◆ **WORK TO BE COMPLETED**:
Turn the entries below, from the line containing "Which thing among" through the end of the entries, both ends included, into a numbered list with blank lines left out.

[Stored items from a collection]
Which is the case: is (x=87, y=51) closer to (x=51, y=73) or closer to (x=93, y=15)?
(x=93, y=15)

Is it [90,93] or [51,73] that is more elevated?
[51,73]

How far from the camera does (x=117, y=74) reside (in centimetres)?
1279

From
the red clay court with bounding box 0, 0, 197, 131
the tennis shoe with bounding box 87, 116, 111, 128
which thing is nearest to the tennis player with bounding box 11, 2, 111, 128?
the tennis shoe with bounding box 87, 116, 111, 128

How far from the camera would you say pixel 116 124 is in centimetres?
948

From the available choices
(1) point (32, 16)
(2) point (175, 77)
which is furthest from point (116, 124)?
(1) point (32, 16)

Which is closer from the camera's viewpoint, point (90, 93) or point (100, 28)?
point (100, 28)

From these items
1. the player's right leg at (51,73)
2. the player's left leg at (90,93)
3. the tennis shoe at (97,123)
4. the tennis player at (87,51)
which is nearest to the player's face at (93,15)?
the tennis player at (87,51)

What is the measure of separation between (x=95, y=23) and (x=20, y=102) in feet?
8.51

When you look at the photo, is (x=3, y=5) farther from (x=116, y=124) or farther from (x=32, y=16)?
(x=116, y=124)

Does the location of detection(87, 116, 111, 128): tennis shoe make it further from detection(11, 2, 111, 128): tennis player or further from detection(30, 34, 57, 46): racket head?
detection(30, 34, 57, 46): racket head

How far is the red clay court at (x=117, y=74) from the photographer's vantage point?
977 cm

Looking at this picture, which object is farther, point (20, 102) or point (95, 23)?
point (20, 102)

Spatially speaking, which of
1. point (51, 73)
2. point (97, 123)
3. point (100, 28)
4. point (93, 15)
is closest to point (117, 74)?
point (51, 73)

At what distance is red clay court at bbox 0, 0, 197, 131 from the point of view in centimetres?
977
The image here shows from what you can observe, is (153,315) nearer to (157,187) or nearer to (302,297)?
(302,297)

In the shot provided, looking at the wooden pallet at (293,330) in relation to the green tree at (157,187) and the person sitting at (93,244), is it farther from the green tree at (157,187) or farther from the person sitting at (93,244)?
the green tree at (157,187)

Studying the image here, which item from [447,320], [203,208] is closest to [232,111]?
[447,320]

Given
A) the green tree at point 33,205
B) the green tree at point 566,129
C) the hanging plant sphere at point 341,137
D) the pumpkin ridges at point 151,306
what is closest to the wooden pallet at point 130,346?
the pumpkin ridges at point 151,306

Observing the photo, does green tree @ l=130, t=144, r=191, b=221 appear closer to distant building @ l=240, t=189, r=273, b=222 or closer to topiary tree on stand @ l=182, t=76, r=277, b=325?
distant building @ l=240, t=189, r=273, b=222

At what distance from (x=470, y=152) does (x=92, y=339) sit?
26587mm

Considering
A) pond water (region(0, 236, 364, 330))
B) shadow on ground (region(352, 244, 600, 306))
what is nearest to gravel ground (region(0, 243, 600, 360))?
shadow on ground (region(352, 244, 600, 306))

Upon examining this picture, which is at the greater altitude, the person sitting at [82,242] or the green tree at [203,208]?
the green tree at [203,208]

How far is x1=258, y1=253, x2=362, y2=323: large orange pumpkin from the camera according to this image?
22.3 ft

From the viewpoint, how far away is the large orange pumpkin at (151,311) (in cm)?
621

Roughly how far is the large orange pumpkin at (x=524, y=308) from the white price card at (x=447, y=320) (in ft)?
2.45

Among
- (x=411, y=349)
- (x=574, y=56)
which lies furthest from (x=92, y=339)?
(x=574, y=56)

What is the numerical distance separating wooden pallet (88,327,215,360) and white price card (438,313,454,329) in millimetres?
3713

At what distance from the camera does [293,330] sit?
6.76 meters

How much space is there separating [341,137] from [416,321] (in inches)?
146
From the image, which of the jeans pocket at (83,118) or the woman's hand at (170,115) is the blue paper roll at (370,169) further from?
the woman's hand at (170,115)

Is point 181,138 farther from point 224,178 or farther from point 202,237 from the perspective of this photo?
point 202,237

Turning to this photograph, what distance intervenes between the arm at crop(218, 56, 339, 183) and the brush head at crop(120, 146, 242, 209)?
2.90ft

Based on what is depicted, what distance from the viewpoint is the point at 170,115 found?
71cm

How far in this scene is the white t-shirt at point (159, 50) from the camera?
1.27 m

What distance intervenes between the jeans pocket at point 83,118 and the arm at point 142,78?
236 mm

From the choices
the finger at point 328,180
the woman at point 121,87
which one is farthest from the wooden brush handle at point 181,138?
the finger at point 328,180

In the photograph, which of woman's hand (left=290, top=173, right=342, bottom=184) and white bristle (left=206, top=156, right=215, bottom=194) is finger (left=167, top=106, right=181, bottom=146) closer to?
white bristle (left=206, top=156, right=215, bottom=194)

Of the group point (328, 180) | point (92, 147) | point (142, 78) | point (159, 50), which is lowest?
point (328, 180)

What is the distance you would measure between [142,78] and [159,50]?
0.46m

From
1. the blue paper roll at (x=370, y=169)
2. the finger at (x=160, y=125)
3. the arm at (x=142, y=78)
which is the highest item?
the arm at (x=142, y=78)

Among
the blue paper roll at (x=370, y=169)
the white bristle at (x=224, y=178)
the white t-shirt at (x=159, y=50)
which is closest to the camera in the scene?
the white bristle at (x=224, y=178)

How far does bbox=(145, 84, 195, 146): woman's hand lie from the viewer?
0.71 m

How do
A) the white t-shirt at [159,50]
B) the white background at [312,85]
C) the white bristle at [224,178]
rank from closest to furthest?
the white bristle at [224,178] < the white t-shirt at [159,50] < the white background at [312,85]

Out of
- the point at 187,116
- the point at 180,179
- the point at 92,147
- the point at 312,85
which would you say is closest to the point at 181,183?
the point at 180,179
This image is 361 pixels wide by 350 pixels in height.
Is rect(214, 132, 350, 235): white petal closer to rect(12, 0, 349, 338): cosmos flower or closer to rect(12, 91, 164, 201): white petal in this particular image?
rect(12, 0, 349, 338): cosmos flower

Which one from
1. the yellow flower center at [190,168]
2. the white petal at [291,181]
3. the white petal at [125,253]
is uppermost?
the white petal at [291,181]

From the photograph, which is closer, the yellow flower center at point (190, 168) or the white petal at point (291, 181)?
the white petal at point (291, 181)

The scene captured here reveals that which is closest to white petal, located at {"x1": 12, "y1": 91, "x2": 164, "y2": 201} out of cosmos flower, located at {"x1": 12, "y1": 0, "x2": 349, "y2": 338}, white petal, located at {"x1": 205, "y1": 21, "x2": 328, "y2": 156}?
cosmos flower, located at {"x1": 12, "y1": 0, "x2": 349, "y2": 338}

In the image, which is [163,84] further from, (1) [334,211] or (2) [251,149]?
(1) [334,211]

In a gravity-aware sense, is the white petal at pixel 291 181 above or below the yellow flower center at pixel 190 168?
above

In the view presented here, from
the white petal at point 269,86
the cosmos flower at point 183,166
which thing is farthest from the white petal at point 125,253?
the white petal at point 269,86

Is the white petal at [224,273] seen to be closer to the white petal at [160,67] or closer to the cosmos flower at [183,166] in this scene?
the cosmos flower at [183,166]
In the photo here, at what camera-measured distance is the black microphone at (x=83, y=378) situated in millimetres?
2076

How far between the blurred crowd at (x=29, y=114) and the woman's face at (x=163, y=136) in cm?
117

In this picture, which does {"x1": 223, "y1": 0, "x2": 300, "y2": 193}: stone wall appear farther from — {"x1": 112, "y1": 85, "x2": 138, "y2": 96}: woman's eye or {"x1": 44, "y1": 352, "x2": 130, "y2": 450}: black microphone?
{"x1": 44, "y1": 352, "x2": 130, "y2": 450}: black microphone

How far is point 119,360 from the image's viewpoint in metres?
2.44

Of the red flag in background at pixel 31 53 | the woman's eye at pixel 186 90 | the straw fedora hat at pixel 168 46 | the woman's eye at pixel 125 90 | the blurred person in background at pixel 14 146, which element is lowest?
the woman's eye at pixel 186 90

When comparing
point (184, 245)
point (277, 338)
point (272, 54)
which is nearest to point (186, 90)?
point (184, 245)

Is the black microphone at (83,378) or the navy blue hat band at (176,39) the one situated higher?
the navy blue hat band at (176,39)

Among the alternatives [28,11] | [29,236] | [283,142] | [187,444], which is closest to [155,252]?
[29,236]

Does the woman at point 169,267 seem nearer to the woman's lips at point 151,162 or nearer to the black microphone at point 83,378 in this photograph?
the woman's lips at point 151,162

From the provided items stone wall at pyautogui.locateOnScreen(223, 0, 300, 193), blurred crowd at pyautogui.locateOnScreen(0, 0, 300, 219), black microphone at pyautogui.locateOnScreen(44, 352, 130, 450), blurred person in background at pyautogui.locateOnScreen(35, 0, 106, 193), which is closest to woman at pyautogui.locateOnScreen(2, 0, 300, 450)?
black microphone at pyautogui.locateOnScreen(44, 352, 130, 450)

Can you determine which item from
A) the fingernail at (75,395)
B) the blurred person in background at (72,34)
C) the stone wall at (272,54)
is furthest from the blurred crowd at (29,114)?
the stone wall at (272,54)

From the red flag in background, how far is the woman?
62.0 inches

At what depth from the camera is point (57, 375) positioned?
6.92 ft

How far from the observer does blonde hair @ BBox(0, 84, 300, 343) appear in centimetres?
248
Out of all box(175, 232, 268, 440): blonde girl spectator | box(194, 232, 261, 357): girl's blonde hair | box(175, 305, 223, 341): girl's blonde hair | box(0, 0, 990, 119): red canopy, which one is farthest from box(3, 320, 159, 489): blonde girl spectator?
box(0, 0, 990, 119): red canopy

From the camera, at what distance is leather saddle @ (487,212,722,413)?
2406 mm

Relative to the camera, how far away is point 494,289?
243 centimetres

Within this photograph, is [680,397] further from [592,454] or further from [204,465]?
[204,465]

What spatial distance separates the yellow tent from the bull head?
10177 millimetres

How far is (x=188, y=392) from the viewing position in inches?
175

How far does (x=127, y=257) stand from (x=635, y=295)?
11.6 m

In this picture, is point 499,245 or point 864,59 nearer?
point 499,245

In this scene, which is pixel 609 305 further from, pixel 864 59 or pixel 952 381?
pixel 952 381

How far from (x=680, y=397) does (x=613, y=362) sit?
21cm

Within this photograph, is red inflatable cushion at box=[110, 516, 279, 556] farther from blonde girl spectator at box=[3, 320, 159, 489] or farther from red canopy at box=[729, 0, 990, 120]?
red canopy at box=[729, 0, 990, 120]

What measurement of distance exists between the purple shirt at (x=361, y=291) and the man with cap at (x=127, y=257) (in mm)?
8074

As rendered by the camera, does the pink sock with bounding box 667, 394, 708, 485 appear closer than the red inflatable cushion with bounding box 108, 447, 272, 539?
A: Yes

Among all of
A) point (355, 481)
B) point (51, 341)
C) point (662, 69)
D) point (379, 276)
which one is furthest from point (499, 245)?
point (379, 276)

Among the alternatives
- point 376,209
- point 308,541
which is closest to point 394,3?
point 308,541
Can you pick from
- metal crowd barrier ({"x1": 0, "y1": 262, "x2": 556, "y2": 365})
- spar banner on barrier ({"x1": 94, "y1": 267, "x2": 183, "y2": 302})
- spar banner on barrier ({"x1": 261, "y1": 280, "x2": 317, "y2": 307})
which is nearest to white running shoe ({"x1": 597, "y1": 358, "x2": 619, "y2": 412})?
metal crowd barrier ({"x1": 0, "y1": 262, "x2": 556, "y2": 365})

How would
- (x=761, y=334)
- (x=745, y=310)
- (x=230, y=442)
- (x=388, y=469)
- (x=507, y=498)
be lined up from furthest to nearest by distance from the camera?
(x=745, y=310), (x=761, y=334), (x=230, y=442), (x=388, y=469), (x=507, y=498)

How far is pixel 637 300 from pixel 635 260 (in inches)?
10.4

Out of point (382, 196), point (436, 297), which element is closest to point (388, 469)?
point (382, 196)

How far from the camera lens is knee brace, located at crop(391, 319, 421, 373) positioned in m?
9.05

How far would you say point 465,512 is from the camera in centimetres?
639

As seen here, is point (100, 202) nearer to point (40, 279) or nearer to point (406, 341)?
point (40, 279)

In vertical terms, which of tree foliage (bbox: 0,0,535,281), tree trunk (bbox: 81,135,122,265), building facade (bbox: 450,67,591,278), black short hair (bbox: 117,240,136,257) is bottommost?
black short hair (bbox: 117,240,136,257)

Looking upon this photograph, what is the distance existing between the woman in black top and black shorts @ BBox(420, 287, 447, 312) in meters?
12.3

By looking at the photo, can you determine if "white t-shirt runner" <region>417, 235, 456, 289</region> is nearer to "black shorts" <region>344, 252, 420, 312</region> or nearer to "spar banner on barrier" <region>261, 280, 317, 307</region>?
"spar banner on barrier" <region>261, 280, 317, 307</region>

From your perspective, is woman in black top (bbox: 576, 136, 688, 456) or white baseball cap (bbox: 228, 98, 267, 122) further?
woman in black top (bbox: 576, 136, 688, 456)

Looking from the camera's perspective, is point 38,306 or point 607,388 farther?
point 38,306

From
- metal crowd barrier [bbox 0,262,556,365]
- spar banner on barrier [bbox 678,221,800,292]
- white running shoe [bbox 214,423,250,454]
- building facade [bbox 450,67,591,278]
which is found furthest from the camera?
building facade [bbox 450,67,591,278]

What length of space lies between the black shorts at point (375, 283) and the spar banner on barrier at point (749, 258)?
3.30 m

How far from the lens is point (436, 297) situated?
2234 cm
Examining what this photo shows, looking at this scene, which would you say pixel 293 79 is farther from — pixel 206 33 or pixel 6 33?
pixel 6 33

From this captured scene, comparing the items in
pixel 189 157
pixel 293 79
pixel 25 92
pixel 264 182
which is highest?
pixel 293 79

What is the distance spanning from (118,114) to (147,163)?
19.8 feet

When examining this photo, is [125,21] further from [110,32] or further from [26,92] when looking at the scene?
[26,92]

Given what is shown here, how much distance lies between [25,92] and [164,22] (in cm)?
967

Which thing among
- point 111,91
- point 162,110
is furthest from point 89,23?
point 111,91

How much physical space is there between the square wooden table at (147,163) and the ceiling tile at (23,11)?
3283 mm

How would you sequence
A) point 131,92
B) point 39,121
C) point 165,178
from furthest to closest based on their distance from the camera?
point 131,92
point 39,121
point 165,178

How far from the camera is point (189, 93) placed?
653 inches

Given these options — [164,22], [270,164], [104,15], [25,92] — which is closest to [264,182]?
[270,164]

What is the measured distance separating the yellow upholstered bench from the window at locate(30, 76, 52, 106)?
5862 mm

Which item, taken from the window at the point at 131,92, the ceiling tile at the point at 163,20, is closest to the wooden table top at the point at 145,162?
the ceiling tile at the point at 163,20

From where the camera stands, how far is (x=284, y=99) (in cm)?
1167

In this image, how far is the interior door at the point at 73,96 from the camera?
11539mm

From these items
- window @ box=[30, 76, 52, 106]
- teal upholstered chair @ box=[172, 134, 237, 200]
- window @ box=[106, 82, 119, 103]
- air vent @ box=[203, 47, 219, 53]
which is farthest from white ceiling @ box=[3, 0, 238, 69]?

◆ **EXERCISE RESPONSE**:
1. Which thing among
2. - point 111,91
3. - point 162,110
4. is furthest from point 89,23?
5. point 111,91
6. How much physical space is there between the square wooden table at (147,163) and the ceiling tile at (23,11)?
7. 3283 mm
8. How would you sequence
9. A) point 131,92
10. B) point 39,121
11. C) point 165,178
12. from furthest to closest based on their distance from the camera?
13. point 131,92
14. point 39,121
15. point 165,178
16. How far from the camera is point (189, 93) placed?
17. 653 inches
18. Given these options — [164,22], [270,164], [104,15], [25,92] — which is closest to [264,182]?
19. [270,164]
20. What is the measured distance separating the yellow upholstered bench from the window at locate(30, 76, 52, 106)?
21. 5862 mm
22. Which item, taken from the window at the point at 131,92, the ceiling tile at the point at 163,20, is closest to the wooden table top at the point at 145,162?
23. the ceiling tile at the point at 163,20
24. From where the camera stands, how far is (x=284, y=99) (in cm)?
25. 1167
26. In this image, how far is the interior door at the point at 73,96 from the camera?
27. 11539mm
28. From these items
29. - window @ box=[30, 76, 52, 106]
30. - teal upholstered chair @ box=[172, 134, 237, 200]
31. - window @ box=[106, 82, 119, 103]
32. - air vent @ box=[203, 47, 219, 53]
33. which is farthest from white ceiling @ box=[3, 0, 238, 69]?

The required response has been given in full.